Map your task to the nearest example first:

- `examples/coding-agent-anthropic.rs`: richest builder configuration and Anthropic-specific controls
- `examples/coding-agent-openai-responses.rs`: OpenAI Responses path
- `examples/coding-agent-openai-codex.rs`: ChatGPT Codex auth flow
- `examples/coding-agent-openrouter-responses.rs`: OpenRouter Responses path
- `examples/coding-agent-openrouter-completions.rs`: OpenRouter Completions path
- `examples/coding-agent-vertex.rs`: Vertex/Gemini path
- `examples/coding-agent-azure-openai.rs`: Azure OpenAI path
- `examples/coding-agent-azure-anthropic.rs`: Azure Anthropic path
- `examples/coding-agent-bedrock.rs`: Bedrock path

One important pattern those examples reveal:

- They define their own `read_file`, `write_file`, `bash`, and `list_files` tools inline because the built-in Rust tool module is not ready.

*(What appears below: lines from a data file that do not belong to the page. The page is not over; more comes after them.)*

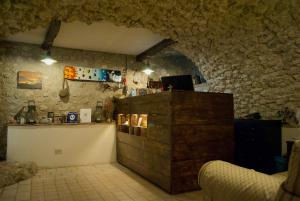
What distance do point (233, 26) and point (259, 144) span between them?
2105 millimetres

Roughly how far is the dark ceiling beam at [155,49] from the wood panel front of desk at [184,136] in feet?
5.39

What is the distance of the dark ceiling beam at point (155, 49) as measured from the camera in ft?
16.7

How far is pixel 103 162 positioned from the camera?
5.53 metres

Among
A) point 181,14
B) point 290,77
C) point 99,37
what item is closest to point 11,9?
point 99,37

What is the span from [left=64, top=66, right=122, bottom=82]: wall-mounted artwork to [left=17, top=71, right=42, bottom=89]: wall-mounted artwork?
615mm

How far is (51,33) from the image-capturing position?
14.7 ft

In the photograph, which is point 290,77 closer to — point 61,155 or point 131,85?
point 131,85

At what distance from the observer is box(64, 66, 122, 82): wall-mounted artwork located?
5727mm

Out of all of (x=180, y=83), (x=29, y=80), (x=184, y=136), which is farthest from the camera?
(x=29, y=80)

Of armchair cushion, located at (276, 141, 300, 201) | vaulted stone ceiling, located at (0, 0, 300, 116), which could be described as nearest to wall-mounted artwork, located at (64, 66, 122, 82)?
vaulted stone ceiling, located at (0, 0, 300, 116)

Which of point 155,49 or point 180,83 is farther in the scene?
point 155,49

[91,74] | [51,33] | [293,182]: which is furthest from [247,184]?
[91,74]

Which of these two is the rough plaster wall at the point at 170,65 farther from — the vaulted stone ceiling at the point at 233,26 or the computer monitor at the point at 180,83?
the computer monitor at the point at 180,83

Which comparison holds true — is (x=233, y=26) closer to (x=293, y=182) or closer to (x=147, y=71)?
(x=147, y=71)
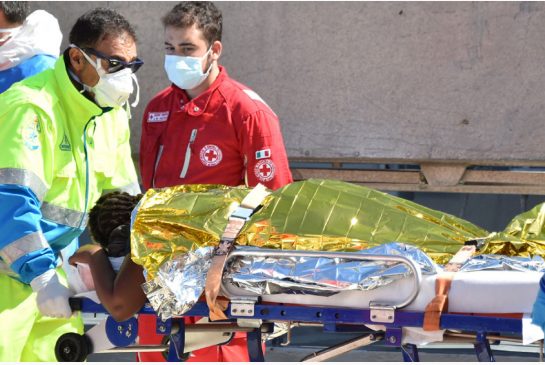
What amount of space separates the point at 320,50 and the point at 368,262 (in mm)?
2383

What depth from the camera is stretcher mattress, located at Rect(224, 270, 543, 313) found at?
2930 millimetres

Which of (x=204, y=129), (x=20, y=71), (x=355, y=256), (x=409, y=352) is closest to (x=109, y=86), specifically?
(x=204, y=129)

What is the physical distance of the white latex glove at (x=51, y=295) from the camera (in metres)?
3.51

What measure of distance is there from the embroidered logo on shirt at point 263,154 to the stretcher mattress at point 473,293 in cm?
115

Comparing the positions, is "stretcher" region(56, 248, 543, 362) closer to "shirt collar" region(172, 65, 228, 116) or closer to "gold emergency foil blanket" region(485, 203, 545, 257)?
"gold emergency foil blanket" region(485, 203, 545, 257)

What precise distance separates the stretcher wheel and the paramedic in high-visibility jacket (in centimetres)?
11

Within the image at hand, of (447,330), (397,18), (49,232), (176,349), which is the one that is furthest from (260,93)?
(447,330)

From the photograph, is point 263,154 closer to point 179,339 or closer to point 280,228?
point 280,228

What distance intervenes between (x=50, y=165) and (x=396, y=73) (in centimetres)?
207

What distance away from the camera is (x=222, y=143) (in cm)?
428

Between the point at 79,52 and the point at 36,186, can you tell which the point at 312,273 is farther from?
the point at 79,52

## Debug Appam agents methodically

When an Appam agent misbehaves:

1. Verify provider credentials and model selection first.
2. Confirm which provider was actually selected.
3. Check whether history and traces were explicitly enabled.
4. Inspect `logs/session-<id>.jsonl` and `logs/session-<id>.json` if traces are on.
5. Inspect `StreamEvent::Error` payloads, not just the display string.
6. Verify tool names and schema field names match exactly.
7. Remember that tool macro outputs are wrapped under `"output"`.
8. For TOML agents, confirm every path is relative to the TOML file directory.
9. If using continuation enforcement, confirm the required tool names and continuation message are exactly what the runtime expects.

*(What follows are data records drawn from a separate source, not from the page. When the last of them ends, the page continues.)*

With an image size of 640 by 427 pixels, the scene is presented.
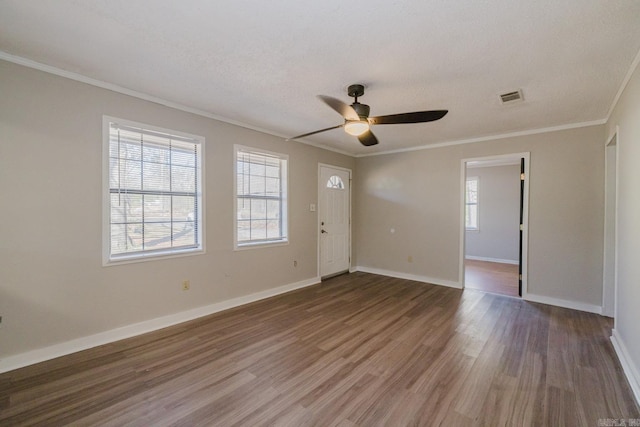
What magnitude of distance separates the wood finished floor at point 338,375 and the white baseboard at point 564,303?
162mm

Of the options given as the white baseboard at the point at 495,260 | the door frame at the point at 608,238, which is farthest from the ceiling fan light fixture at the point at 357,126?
the white baseboard at the point at 495,260

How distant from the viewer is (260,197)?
413 centimetres

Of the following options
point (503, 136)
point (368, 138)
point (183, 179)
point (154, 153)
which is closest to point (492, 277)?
point (503, 136)

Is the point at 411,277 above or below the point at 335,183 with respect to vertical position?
below

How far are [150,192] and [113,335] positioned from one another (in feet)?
4.85

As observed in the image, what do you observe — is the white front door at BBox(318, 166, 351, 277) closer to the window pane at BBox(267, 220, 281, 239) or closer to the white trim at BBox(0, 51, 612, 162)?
the white trim at BBox(0, 51, 612, 162)

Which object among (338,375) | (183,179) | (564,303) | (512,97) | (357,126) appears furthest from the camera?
(564,303)

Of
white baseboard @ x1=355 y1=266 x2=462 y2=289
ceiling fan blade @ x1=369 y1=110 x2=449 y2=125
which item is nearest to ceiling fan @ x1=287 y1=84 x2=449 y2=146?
ceiling fan blade @ x1=369 y1=110 x2=449 y2=125

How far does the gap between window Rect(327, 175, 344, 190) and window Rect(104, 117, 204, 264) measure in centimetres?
255

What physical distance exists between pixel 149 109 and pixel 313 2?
2.27 metres

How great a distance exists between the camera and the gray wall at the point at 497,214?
6.66m

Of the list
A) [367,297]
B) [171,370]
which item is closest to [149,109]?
[171,370]

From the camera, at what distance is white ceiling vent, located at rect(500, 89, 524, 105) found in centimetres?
273

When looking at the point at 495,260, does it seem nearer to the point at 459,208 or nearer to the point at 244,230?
the point at 459,208
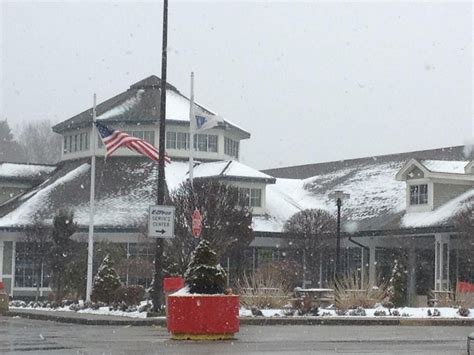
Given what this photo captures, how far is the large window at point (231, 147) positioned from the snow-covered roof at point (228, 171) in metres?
3.68

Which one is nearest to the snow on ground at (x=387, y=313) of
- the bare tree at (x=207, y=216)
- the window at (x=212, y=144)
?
the bare tree at (x=207, y=216)

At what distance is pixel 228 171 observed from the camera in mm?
48844

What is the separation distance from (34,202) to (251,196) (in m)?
10.9

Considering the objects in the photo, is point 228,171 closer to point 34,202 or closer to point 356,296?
point 34,202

Use these tests as behavior references while debugging:

- `tests/tool_macro.rs`
- `tests/streaming.rs`
- `tests/logging_tracing_history.rs`
- `tests/continuation_tests.rs`
- `tests/hybrid_config.rs`
- `tests/provider_switching.rs`

## Follow this implementation checklist

- Import `appam::prelude::*`.
- Pick the construction path that matches the task.
- Set credentials via environment variables unless there is a strong reason not to.
- Prefer `#[tool]` plus `#[derive(Deserialize, Schema)]` for Rust tools.
- Use `AgentBuilder` for anything beyond the most minimal prototype.
- Stream responses instead of only calling `run()` blindly.
- Enable history and traces explicitly if you need continuity or observability.
- Use an example matching the provider as your template.
- Avoid the disabled TOML Rust tool path and the disabled web API path.
- If you modify framework behavior inside this repo, update the closest example, test, and doc page alongside the source.